**Extracted text**
________________________________________
It is true that the question of love and its store has been, and will always be, a matter of controversy, trying to decide whether it is the heart or the brain. In fact, all the verses of Naseeb and Tashbeeb (speaking of women’s conduct in love and the act of courting them, with all the agony this courtship involved), and all the complaint of lovers and their sufferings, pertain to the heart not the brain. Nouri Jaffar answered this question and explained this controversy in a special book entitled “Love Between the Heart and the Brain”. As through, he wanted within this answer to refute those who called for the isolation between language and the brain, for in love there is no separation between the two. The heart is not only the organ that pumps blood. It also pumps love and emotions; messages that are born in the brain.
________________________________________
Dataset entries

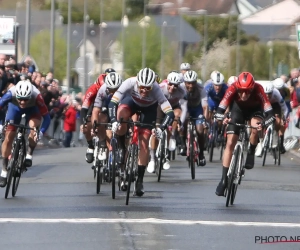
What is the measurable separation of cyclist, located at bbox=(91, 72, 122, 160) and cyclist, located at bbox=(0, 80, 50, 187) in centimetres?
111

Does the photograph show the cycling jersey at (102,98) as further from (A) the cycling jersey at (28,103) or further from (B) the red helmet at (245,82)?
(B) the red helmet at (245,82)

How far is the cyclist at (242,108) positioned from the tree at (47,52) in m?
75.6

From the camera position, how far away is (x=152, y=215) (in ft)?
42.7

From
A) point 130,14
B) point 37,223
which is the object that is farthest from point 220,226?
point 130,14

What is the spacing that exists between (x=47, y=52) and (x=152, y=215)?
81329 mm

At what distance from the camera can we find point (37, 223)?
1217 centimetres

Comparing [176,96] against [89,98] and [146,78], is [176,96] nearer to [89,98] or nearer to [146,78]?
[89,98]

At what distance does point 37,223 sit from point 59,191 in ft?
13.4

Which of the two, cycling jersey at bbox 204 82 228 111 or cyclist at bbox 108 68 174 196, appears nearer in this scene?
cyclist at bbox 108 68 174 196

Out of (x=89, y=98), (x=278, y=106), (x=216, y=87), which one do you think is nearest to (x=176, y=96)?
(x=89, y=98)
________________________________________
**Challenge 1**
Translate this sentence from the passage on love and the heart into Spanish: "The heart is not only the organ that pumps blood."
**Challenge 2**
In one to three sentences, explain why, according to the passage on love and the heart, Nouri Jaffar wanted to refute those who called for the isolation between language and the brain.
**Challenge 3**
Return the stretch from "It is true that" through "in the brain." in the passage on love and the heart.
These entries are separate material and have no connection to the passage on love and the heart.

**Complete output 1**
El corazón no es solo el órgano que bombea sangre.

**Complete output 2**
He wanted to refute them because, as the passage states, in love there is no separation between the two.

**Complete output 3**
It is true that the question of love and its store has been, and will always be, a matter of controversy, trying to decide whether it is the heart or the brain. In fact, all the verses of Naseeb and Tashbeeb (speaking of women’s conduct in love and the act of courting them, with all the agony this courtship involved), and all the complaint of lovers and their sufferings, pertain to the heart not the brain. Nouri Jaffar answered this question and explained this controversy in a special book entitled “Love Between the Heart and the Brain”. As through, he wanted within this answer to refute those who called for the isolation between language and the brain, for in love there is no separation between the two. The heart is not only the organ that pumps blood. It also pumps love and emotions; messages that are born in the brain.